Me [secretly a dog in a trenchcoat]: …yes
I talk like a sailor in front of my kid. He’s gonna swear anyway and I want him to be good at it.
[Job interview]
Them: “So what will you bring to the role if we choose you”
Me: *whips out kazoo*
Them: “NOPE”
Star Wars is just like regular wars except you fall in love with your sister and your dad chops your arm off.
I got a 100 dollar giftcard to Kmart and now I can’t decide which Kmart I want to buy.
PaY fIVe MiLlIoN nOw AnD tHe DoG dOeSn’T gEt SmAsHeD
Signed: nOt The cAt
I’m a vegetarian except for chicken, beef, pork, and fish products.
Before I met my wife I only used bar soap in the shower.
Last week I threw a tantrum like a five year old because I ran out of ocean salt scrub for my beard.
Start a slow-clap in a quiet, crowded room. The first person that joins you, marry them. They’re your soulmate.
Asking my boyfriend if he’d still love me if I was one of those weird aliens that drank coffee and babbled angrily at Men in Black passing by
Eating vegetables after a failed attempt at picking up your shirt with your toes.
*whispers* forlorn corn.
If children knew how much their parents were winging it, the whole system would topple.
Our family rule is that if the kid’s costume costs more than $50, they have to wear it to school at least four times after Halloween.
Unless you refer to it as either a shindig or a hootenanny, I will not be attending your party.
Selfie attempt: come hither look
Selfie result: looks like I’m staring into a sandstorm
It’s hard to walk away seductively in flip-flops.
Why aren’t the people in old timey photos ever smiling?

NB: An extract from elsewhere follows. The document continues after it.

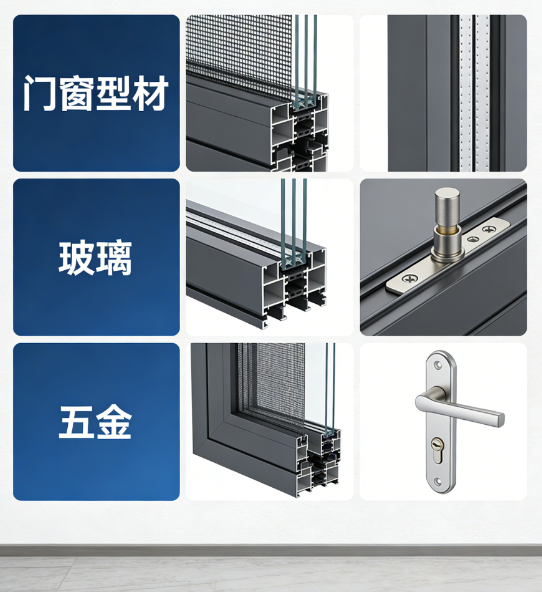 门窗型材

玻璃

五金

Because they were in constant danger of getting eaten by dinosaurs. READ A BOOK.
What is the deal with airplane food?
Seriously, I’m trying to feed this thing and I don’t know what airplanes eat.
Husband: *belches
Me: Exactly!
Be the reason someone gets out of bed in the morning, even if it is just to make sure the door is locked.
I don’t want to imply I was anything special in college but I was the president of the Ramen Club for 5 years, probably would have been 6, except my parents gave me an ultimate that I needed “to stop putzing around and graduate already.”

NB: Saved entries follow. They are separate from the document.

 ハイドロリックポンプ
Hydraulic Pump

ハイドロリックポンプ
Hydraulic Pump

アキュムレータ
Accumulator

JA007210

Me: It was just one time and I’ll never see her again. She means nothing to me.
Barber: I don’t care who cut your hair last, sir.
My husband just told me the scariest thing that a husband should never tell his wife. “I think I’m getting sick.”
Butterfly courtship ritual:
Male: *does mating dance*
Lady: Fluttery will get you nowhere
*DOG Talks
Dog (wearing headset):
So when I realized I didn’t *have* to fetch the ball, the power dynamic between me and my human shifted dramatically.
Contrary to what you might have heard, running away solves absolutely everything.